Australia’s Clean Energy Regulator (CER) has recommended changes to the federal government’s Small-scale Renewable Energy Scheme (SRES) in a bid to better protect consumers and improve integrity and accountability in the rooftop solar PV sector.
The recommendations are included in the Integrity Review of the Rooftop Solar PV Sector published on Thursday. The review was announced by the federal government in August 2020 following reports of consumer issues, defective installations, misuse of installer accreditation details, and safety and quality concerns in the sector.
While the CER noted in its review that the Australian rooftop solar industry is “strong with most participants doing the right thing” the final report identified changes which could be made to the current SRES regulatory framework “to better manage quality, safety and compliance risks more effectively”.
“The reforms will help safeguard those businesses currently providing quality services and products by focussing on removing unscrupulous operators from the market,” the CER said.
The report sets out 13 recommendations, including implementing new reporting requirements for installers, solar retailers and manufacturers, and giving the CER more effective powers to monitor and enforce compliance, including the ability to suspend installers, disqualify retailers and de-list components.
It also recommends giving the CER the sole responsibility for setting the eligibility requirements for, and oversee the operation of, installer accreditation schemes and the listing of approved solar components.
Change is coming
This means a significant change in the role of the Clean Energy Council (CEC), which currently has a co-regulatory role in the SRES with the CER, as the legislation relies on the CEC-developed and administered installer accreditation scheme and guidelines, and component approval and listing process.
The CER found the existing arrangement has “the potential to lead to role confusion” and recommends all enforcement be undertaken by the Regulator. The CER said this would still allow for an industry body or bodies to administer installer accreditation and component listing, with accountability to the Regulator.
The CER highlighted that the CEC has “undertaken its regulatory roles diligently” but said it is difficult for the CEC to undertake enforcement against accredited installers and component manufacturers when it doesn’t have the statutory investigation powers of a Commonwealth Regulator.
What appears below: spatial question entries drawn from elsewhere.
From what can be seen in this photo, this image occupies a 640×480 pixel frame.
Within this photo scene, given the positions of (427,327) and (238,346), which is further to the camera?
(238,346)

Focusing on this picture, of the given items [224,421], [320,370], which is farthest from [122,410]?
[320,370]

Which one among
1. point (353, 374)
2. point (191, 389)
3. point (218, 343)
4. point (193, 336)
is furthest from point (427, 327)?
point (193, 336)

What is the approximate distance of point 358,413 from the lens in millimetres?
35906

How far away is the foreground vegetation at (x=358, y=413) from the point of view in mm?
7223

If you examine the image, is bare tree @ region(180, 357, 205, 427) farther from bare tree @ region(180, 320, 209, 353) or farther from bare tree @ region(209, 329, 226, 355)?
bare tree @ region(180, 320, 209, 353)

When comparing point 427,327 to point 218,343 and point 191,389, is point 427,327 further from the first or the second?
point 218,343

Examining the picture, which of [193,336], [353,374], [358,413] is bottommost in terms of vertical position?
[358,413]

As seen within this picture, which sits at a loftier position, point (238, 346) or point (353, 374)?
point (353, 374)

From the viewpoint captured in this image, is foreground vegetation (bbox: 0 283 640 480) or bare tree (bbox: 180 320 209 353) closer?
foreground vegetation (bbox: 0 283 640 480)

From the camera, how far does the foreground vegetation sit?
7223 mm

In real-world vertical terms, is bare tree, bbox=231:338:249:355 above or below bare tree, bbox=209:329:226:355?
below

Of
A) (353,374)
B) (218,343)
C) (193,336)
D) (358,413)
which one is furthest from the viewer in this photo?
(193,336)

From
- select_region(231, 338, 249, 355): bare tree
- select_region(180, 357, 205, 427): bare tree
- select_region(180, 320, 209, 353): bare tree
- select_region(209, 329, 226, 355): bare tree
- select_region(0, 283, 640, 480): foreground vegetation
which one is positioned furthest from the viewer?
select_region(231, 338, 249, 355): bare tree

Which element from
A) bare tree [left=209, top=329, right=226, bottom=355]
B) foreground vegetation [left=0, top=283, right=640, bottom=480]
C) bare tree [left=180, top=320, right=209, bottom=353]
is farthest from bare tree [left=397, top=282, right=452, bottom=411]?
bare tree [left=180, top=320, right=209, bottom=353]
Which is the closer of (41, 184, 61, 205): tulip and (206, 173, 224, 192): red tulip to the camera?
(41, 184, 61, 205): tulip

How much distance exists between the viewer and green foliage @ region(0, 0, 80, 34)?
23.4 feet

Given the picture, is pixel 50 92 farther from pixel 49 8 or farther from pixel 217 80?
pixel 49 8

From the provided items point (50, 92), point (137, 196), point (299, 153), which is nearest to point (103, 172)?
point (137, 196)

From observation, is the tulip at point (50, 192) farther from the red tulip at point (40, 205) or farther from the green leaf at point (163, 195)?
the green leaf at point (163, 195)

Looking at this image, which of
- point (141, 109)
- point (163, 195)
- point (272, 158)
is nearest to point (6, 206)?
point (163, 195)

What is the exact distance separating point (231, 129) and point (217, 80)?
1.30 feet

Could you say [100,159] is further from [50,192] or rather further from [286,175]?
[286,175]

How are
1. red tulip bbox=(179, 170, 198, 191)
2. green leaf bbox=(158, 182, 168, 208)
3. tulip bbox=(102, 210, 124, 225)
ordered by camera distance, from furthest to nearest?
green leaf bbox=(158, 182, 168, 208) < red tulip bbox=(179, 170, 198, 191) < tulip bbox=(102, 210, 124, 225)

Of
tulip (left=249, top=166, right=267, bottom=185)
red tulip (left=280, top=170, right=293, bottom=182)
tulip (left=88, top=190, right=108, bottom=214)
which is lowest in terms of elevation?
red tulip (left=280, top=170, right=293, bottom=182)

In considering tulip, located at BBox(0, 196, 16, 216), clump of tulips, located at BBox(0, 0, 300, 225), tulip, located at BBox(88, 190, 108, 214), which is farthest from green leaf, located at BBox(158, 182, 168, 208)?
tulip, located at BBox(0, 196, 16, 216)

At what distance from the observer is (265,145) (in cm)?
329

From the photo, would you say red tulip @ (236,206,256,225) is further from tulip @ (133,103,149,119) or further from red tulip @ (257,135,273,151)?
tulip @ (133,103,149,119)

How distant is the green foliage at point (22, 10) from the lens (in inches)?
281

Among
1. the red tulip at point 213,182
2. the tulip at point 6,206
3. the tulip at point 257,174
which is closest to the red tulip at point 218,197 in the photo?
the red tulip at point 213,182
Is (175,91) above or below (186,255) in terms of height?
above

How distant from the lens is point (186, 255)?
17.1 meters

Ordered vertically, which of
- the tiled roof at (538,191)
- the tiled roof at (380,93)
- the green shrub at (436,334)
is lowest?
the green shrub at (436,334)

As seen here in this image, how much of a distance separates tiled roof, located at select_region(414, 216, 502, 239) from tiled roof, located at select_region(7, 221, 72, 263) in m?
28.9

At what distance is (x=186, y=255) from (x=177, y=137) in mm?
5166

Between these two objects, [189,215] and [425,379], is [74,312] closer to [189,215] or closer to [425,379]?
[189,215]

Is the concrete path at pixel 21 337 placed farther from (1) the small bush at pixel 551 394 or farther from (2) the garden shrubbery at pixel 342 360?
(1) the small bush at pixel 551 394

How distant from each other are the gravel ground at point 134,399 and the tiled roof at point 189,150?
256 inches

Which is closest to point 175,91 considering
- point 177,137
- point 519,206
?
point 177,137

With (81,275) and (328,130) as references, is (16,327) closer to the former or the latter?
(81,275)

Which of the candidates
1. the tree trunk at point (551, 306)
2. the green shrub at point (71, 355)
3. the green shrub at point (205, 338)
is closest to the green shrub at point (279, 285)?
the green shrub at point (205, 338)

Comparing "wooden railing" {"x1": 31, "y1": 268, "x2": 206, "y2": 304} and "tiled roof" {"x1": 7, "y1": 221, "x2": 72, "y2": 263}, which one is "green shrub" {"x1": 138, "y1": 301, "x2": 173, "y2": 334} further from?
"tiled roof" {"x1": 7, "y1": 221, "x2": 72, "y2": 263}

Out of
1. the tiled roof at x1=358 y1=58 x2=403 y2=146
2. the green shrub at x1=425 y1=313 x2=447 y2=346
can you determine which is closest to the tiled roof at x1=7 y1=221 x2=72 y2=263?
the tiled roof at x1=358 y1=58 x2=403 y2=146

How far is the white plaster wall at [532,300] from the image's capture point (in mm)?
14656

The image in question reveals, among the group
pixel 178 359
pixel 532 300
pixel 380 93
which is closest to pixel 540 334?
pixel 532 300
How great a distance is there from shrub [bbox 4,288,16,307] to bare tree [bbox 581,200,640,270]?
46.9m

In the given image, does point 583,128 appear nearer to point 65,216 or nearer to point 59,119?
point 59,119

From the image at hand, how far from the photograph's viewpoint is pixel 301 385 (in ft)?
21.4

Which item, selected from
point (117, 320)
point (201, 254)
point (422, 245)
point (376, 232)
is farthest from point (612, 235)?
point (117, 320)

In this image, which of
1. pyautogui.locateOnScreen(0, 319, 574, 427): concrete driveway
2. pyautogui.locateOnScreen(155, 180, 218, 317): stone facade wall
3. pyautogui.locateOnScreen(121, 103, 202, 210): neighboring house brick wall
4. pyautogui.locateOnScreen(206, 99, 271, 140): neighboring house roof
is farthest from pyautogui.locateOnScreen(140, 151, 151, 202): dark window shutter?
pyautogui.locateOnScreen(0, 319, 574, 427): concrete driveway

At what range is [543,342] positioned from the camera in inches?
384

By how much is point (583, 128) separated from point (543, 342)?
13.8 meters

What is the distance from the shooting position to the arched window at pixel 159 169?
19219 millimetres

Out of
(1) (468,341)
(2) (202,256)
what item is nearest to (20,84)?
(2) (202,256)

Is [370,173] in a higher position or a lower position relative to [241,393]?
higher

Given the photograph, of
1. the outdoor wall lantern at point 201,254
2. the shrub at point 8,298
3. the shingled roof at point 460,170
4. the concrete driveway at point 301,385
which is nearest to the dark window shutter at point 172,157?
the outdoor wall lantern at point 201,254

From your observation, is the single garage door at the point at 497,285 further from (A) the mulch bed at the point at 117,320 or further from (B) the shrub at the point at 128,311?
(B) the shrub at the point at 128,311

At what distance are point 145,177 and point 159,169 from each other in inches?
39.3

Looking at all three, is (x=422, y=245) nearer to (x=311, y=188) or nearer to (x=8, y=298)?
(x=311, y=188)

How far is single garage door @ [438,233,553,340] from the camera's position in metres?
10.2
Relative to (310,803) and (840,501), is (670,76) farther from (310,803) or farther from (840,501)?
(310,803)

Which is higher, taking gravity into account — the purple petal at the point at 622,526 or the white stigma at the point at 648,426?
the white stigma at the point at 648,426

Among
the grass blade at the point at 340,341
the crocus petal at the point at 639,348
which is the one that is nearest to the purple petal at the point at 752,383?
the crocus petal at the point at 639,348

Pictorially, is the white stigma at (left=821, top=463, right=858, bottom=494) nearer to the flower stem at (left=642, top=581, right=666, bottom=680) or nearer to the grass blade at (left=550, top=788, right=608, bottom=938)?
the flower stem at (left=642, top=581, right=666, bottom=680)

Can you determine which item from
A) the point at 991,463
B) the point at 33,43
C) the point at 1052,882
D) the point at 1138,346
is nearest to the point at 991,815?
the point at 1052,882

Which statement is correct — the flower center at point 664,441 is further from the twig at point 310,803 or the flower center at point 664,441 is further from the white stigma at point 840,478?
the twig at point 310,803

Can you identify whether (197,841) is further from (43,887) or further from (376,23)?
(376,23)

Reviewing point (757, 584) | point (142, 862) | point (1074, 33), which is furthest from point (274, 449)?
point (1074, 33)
“As its primary role is as an industry representative body, it doesn’t have all the investigative, intelligence and in-house litigation capability of a regulator,” the CER said.
“There may be the perception of a conflict of interest with an industry body trying to take enforcement action against parties who may be its members.
“A single regulator with the typical statutory powers and capability of a Commonwealth Regulator will be a stronger deterrent to non-compliant behaviour and enable more effective enforcement.”
Other recommendations listed in the final report include increased sampling and testing of solar PV technology; for the installer to prove they were onsite during the installation of the rooftop solar PV system; and that retailers provide written verification the system will perform to the quote provided and that it is complete, connected and generating.
The federal government has welcomed the CER’s recommendations with energy minister Angus Taylor confirming $19.2 million has been allocated in the 2021–22 Budget to implement the SRES reforms.
Taylor said the regulatory arrangements recommended through the review will help ensure that rooftop solar PV systems installed under the SRES are consistent with the value of the incentive paid under the scheme and with consumers’ expectations.
“The recommended reforms will also ensure that any solar installers, retailers and manufacturers who are found to be doing the wrong thing can be held to account,” he said.
The CEC has also provided its backing for the reforms with chief executive Kane Thornton saying it is “appropriate to continually reflect and improve the regulatory framework to ensure industry integrity and proper oversight”.
“We welcome the greater role for the CER to leverage the compliance and enforcement tools of a Commonwealth agency to crack down on the worst behaviours in the industry,” he said.
“A more active approach to regulation and compliance from the Commonwealth Government is a good step forward and the industry looks forward to working closely with the CER to refine the regulatory framework for the sector,” he said.
Thornton did highlight that the solar industry has already begun acting on a number of the recommendations, including the requirement for installers to be on-site during installations, increased training and awareness about the expectations on installers.
“The Clean Energy Council is committed to continually raising the bar, improving standards and driving the few dodgy players out of the industry,” he said.
“This includes advocating for further regulatory reform such as cracking down on phoenixing in the solar industry, creating a national electrical safety body and the introduction of nationally consistent inspection regimes.”
Smart Energy Council chief executive John Grimes also welcomed the CER’s recommendations.
“The Smart Energy Council has long called for a single regulator for the Australian Government’s solar scheme. We totally support that recommendation,” he said.
“The Smart Energy Council also welcomes proposals for increased sampling and testing of solar PV components and increased accountability for solar retailers.”
The government said it will now consult on the regulatory changes to the SRES framework in the second half of 2021. This consultation will inform the final detail and implementation of the reforms.